=== WORK TO DO ===
- a) In the article on using a reverse mortgage to co-invest in an adult child's startup, what ownership stake does the co-investment approach give in exchange for $50,000?
- b) Pick up the article on reverse-mortgage co-investment in a child's startup right after its last line and write the next part.
BEGIN EXTRACT PROVIDED
Supporting an adult child's startup doesn't have to mean gifting money. A reverse mortgage can fund a co-investment where you share risk and reward. Learn how Ontario parents become startup investors.

May 20, 2026·7 min read·Ontario Reverse Mortgages

Many Ontario parents want to help adult children start businesses, but they're unsure about the financial mechanics. Is it a gift? A loan? A business investment?

The answer matters for taxes, family dynamics, and risk management.

A reverse mortgage can fund a co-investment strategy—where you invest equity in your child's business, share the risk, and potentially benefit from the upside. This is fundamentally different from just "gifting" money or making a family loan.

The Co-Investment Model: More Than a Gift

Traditional Approaches (Problems)

  • Gift: You give $50,000, it's gone. If the business fails, so does your money.
  • Family loan: You lend $50,000 at interest. Your relationship becomes transactional. If they can't repay, conflict ensues.
  • Partnership (equal): You become a 50% partner. You're now involved in daily business decisions.

The Co-Investment Approach (Better)

  • You provide $50,000 in exchange for equity ownership (5–25% ownership stake)
  • Your child runs the business (you're an investor, not a partner in daily operations)
  • You share both risk and potential profit
  • Clear documentation protects both of you
  • Tax-efficient structure minimizes CRA complications

How Co-Investment Works

Example: Tech Startup Co-Investment

Sarah, your 35-year-old daughter, wants to launch a web design agency. She has:

  • Solid portfolio and client pipeline
  • Industry experience (10 years)
END EXTRACT PROVIDED
BEGIN GIVEN INFORMATION
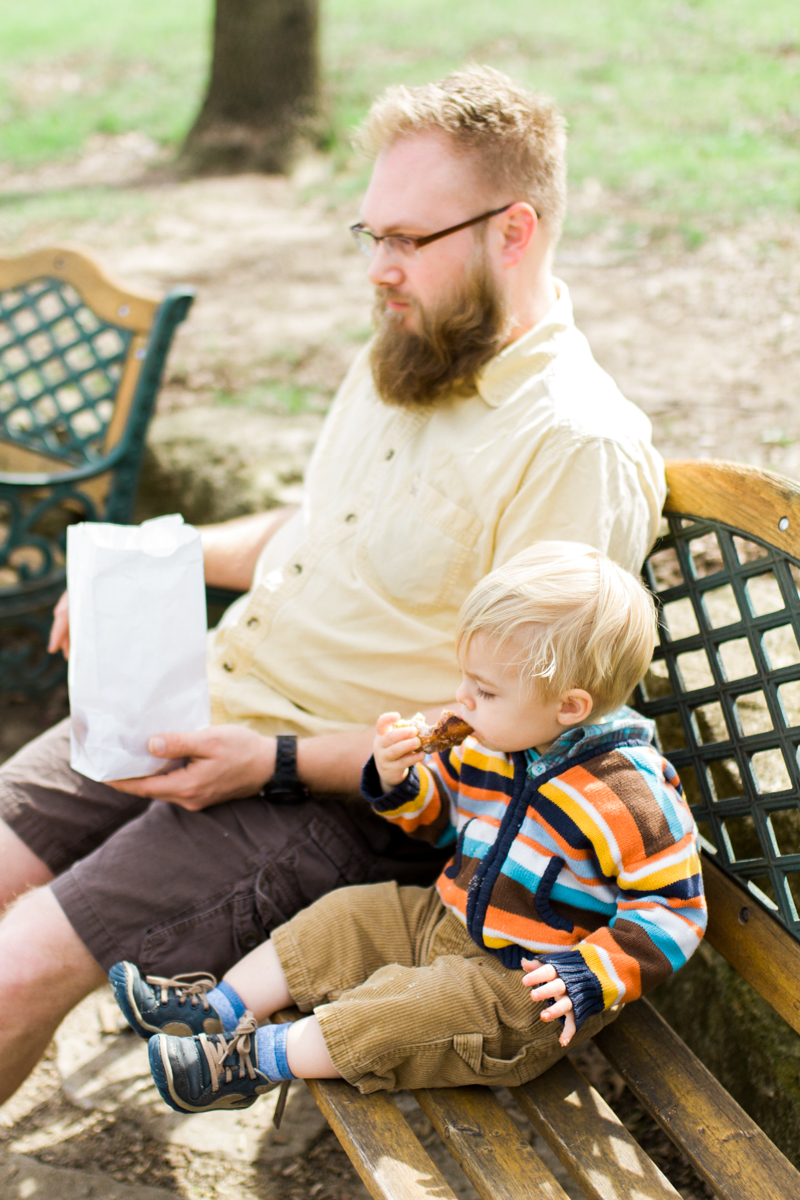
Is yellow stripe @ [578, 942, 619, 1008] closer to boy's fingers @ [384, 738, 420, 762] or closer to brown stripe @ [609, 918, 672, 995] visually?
brown stripe @ [609, 918, 672, 995]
END GIVEN INFORMATION
=== TASK RESULTS ===
- a) An equity ownership stake of 5–25%.

- b)
  • But zero startup capital (student debt, renting)

Total startup need: $80,000
Sarah's contribution: Sweat equity + $10,000 personal savings
Funding gap: $70,000

Co-investment structure:

  • You invest $70,000 via reverse mortgage
  • In exchange, you receive 15% equity stake in the business
  • Sarah has 85% (rewards her for founding and running it)
  • Clear documentation specifies:
    • Your role (passive investor only)
    • Profit distributions (if business becomes profitable, you receive dividends)
    • Buy-back option (after 5 years, Sarah can buy you out at fair market value)
    • Dispute resolution (what happens if you disagree on direction)

Why this works:

  • You're not just handing her money; you're investing in a business
  • If the business succeeds, you benefit (dividends, equity growth)
  • If it struggles, you share the loss (but it's a business risk, not a family betrayal)
  • Sarah is incentivized to succeed (she wants to keep her 85% stake)
  • It's documented (prevents "why are you asking for equity back?" conflicts later)

Ontario Case Study: Robert's Consulting Company Investment

Robert, 62, from Toronto, had $400,000 home equity and a 40-year-old son, James, who wanted to leave his corporate job to start a management consulting firm.

The situation:

  • James had been consulting informally while employed; he had committed clients
  • He needed $60,000 to launch: office, technology, initial operating costs
  • Robert wanted to help, but was cautious about gifting money
  • James needed credibility with investors (his own investment signals confidence)

What Robert did:

  1. Obtained a reverse mortgage, drew $65,000
  2. Invested $60,000 in James's consulting company in exchange for 12% equity
  3. James invested $15,000 of his own savings (showing commitment)
  4. Created a co-investment agreement specifying:
    • Robert has no operational role
    • First 18 months: no distributions (money reinvested in growth)
    • Year 2+: Profit distributions pro-rata to equity stake
    • Year 5 buyout option: James can purchase Robert's 12% at market valuation
    • Exit clause: If James wants to sell the business, Robert has right of first refusal

Results (3 years later):

  • Consulting firm is profitable and growing
  • Robert receives quarterly dividend checks (~$2,400/year, 4% of profit)
  • His 12% equity stake is estimated at $120,000+ (business valued at $1M+)
  • James feels ownership pride (he built this; his father is a partner, not a rescuer)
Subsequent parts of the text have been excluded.